== What you need to do ==
Copy the listing below with every instance of "silver pen" swapped for "metal pen" and everything else left as it is. Leave the pictures out.

== Records provided ==
····················

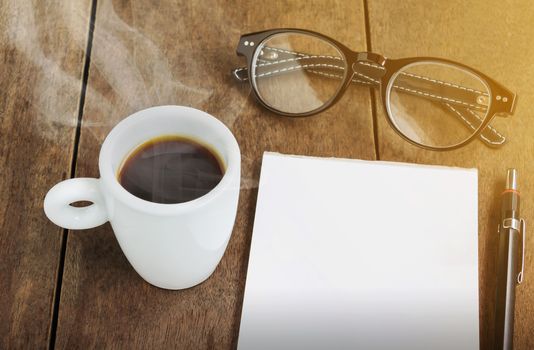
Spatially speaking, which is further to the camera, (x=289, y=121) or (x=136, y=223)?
(x=289, y=121)

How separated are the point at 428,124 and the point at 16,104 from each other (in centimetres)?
51

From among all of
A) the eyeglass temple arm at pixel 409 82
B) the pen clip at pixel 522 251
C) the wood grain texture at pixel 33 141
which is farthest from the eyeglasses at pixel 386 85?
the wood grain texture at pixel 33 141

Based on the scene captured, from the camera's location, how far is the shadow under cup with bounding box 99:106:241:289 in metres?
0.46

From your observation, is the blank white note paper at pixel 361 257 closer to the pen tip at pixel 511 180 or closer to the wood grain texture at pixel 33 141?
the pen tip at pixel 511 180

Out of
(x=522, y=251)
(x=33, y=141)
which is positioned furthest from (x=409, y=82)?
(x=33, y=141)

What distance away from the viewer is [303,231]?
63cm

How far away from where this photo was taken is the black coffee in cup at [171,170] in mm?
505

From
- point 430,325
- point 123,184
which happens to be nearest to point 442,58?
point 430,325

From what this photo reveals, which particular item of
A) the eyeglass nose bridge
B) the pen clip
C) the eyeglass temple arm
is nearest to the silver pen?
the pen clip

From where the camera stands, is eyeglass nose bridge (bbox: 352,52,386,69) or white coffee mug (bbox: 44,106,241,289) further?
eyeglass nose bridge (bbox: 352,52,386,69)

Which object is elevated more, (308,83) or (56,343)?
(308,83)

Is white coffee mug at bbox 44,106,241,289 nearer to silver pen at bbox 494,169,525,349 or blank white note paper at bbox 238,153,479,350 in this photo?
blank white note paper at bbox 238,153,479,350

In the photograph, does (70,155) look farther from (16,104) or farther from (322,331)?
(322,331)

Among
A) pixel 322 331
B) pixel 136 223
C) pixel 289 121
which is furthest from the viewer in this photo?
pixel 289 121
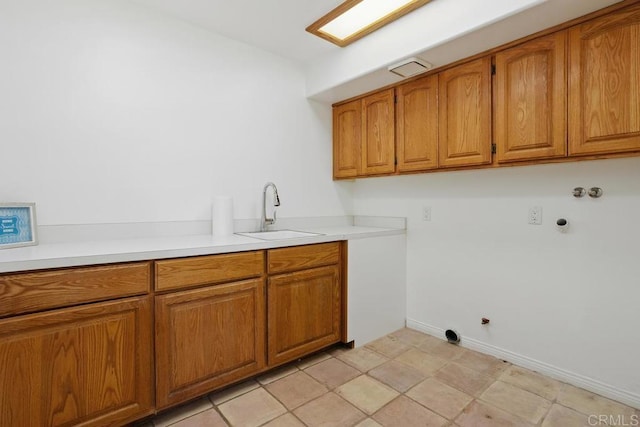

····················

== Solution to the exercise ==
Spatially speaking, which is further to the camera, (x=289, y=121) or (x=136, y=223)?
(x=289, y=121)

How separated are the point at 428,124 and the point at 16,104 from each other (in centimetres)?
51

From among all of
A) the eyeglass temple arm at pixel 409 82
B) the pen clip at pixel 522 251
C) the wood grain texture at pixel 33 141
which is farthest from the eyeglasses at pixel 386 85?
the wood grain texture at pixel 33 141

Based on the scene captured, from the camera's location, how far is the shadow under cup with bounding box 99:106:241:289 in metres?
0.46

From your observation, is the blank white note paper at pixel 361 257 closer to the pen tip at pixel 511 180 or closer to the wood grain texture at pixel 33 141?
the pen tip at pixel 511 180

Out of
(x=522, y=251)
(x=33, y=141)
which is positioned furthest from (x=409, y=82)?
(x=33, y=141)

What distance away from the viewer is [303,231]?
63cm

How far away from where this photo was taken is the black coffee in cup at [171,170] in mm?
505

From
- point 430,325
- point 123,184
which happens to be nearest to point 442,58?
point 430,325

From what this photo reveals, which particular item of
A) the eyeglass nose bridge
B) the pen clip
C) the eyeglass temple arm
is nearest to the metal pen?
the pen clip

From where the camera stands, is eyeglass nose bridge (bbox: 352,52,386,69) or white coffee mug (bbox: 44,106,241,289) further?
eyeglass nose bridge (bbox: 352,52,386,69)

Which object is elevated more, (308,83) or (56,343)?
(308,83)

Is white coffee mug at bbox 44,106,241,289 nearer to metal pen at bbox 494,169,525,349 or blank white note paper at bbox 238,153,479,350 in this photo?
blank white note paper at bbox 238,153,479,350

In the photograph, does (70,155) look farther from (16,104) or farther from (322,331)?
(322,331)

Among
A) pixel 322 331
B) pixel 136 223
C) pixel 289 121
which is furthest from the viewer in this photo?
pixel 289 121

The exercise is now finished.